Un campionato
di capriole olimpiche
Se fossi Virginia Raggi, mi incazzerei un po’. Ma come, caro Beppe, mi hai fatto dire di no alle Olimpiadi a Roma ed ora che fai? Sostieni che a Torino si possono fare? Che sono “una buona opportunità per la città”?
La capriola dei 5 Stelle (e di Grillo) sui Giochi olimpici, considerati fino a ieri simboli dello spreco e di cementificazione del territorio, ha del clamoroso. Ma non stupisce. Fa parte della svolta moderata del movimento iniziata con la guida di Luigi Di Maio e che, dopo la vittoria alle elezioni, si è accentuata. Persino il linguaggio dei 5 Stelle è cambiato: adesso usano sempre più spesso il sostantivo “responsabilità” nel cammino che ancora manca per Palazzo Chigi.
E pensare che invece la Raggi, annunciando il “no” del Comune di Roma alla candidatura di Roma per le Olimpiadi del 2024, usò un aggettivo opposto alla “responsabilità”: “E’ da irresponsabili dire di sì”. E giù una serie di slogan sintetizzati nel “no ai Giochi del mattone”. Sostenuti da queste considerazioni: “Ci viene chiesto di assumere altri debiti per i romani e per tutti gli italiani. Noi non ce la sentiamo. Lo sport è parte integrante del nostro programma elettorale, ma non vogliamo che lo sport sia utilizzato come pretesto per ulteriori colate di cemento per la città. Ci ricordiamo bene come sono andati i Mondiali di nuoto 2009. Siamo pieni di impianti inutilizzati che restano lì come gusci vuoti. No alle Olimpiadi del mattone. Assolutamente no. Ci ricordiamo i Mondiali di Italia ’90, abbiamo finito di pagare il mutuo nel 2015. Mentre quello per i Giochi di Torino 2006 è ancora acceso…Io sono sindaco dei romani e la mia valutazione è che queste Olimpiadi non sono sostenibili, portano solo ulteriori debiti, tuttavia siccome vogliamo che lo sport diventi parte integrante della vita dei cittadini di questa città, vogliamo riqualificare i servizi”. Era il settembre 2016. Intransigente sui Giochi, la sindaca grillina, accomodante invece sullo stadio della Roma. A Tor di Valle useranno un altro cemento, evidentemente.

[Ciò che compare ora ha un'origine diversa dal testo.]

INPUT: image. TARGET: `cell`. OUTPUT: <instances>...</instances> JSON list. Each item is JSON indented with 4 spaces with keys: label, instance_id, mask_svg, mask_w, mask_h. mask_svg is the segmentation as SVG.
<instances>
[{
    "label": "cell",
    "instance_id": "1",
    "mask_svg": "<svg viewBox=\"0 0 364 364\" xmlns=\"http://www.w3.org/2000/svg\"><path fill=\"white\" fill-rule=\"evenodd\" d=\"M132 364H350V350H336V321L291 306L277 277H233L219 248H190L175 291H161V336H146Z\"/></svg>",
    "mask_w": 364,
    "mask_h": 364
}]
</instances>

Grillo ha detto ai suoi: non dobbiamo dare l’impressione di essere sempre il partito del “no”. E voilà, “sì” ai Giochi invernali del 2026. Chiara Appendino, sindaca di Torino, di fronte alla spaccatura del movimento e alla defezione di 4 consiglieri comunali che hanno fatto mancare il numero legale in Consiglio bloccando così la discussione sull’argomento, ha spiegato che, certo, le Olimpiadi del 2006 hanno lasciato debiti e strutture inutilizzate, ma che gli interventi per quelle del 2026 saranno “innanzitutto di riqualificazione e recupero dell’esistente” e che questi Giochi futuri andranno fatti “per dimostrare che quello che abbiamo conosciuto non è l’unico modo di gestire un grande evento”. Parole per indorare la pillola verso tutta quella parte del movimento che è stato ed è rimasto contrario a rinnovare quelli che considerano altri sprechi, dalla Tav Torino-Lione alle Olimpiadi.

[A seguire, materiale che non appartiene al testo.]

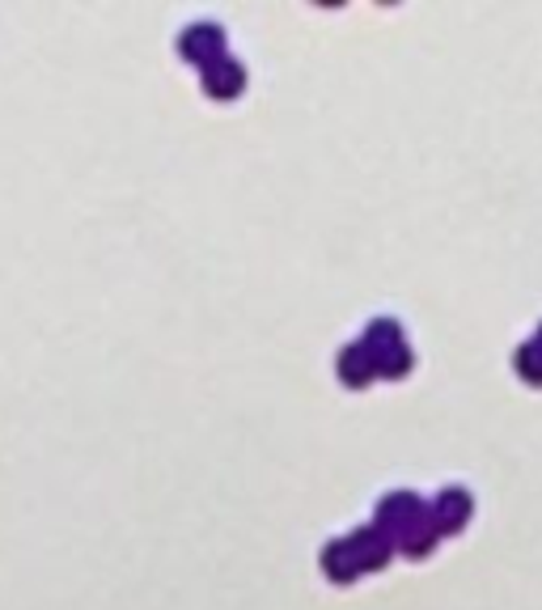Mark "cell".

I dissidenti hanno disertato anche un vertice della maggioranza del Comune di Torino. Alcuni attivisti storici hanno chiesto la loro espulsione. La sindaca Appendino ha fatto sapere che non farà nessun passo indietro: “Non cedo ai ricatti”. Ma i parlamentari 5Stelle stanno cercando una mediazione. La tensione dunque attorno al caso aumenta.
E’ cambiato il vento. Come spesso capita dalle nostre parti. Sul carro del Giochi continuano a salire un po’ tutti dopo i “no” di Monti e poi della Raggi (lo feci anche io quando si cominciò a parlare delle Olimpiadi, in considerazione soprattutto della corruttela della classe dirigente del nostro paese: e sono rimasto della stessa opinione). Il governatore leghista del Veneto, Zaia, vuole i Giochi delle Dolomiti (quelli che rivendica Torino) stringendo un patto con le province autonome di Trento e Bolzano (ma Bolzano ha detto no): “Cemento zero e costo zero. Noi qui abbiamo già tutto”. Il Coni ha in mente per la stessa data di proporre la candidatura di Milano, sfruttando anche gli impianti di Torino 2006.
C’è tanta confusione. Lo ha capito anche quel furbacchione del presidente del Coni che frena: “Improvvisamente è tornata di moda la candidatura alle Olimpiadi. Ma fermiamoci qua. Per qualsiasi discorso eventuale bisogna inequivocabilmente attendere il nuovo esecutivo”. Ammesso che ce ne sia uno.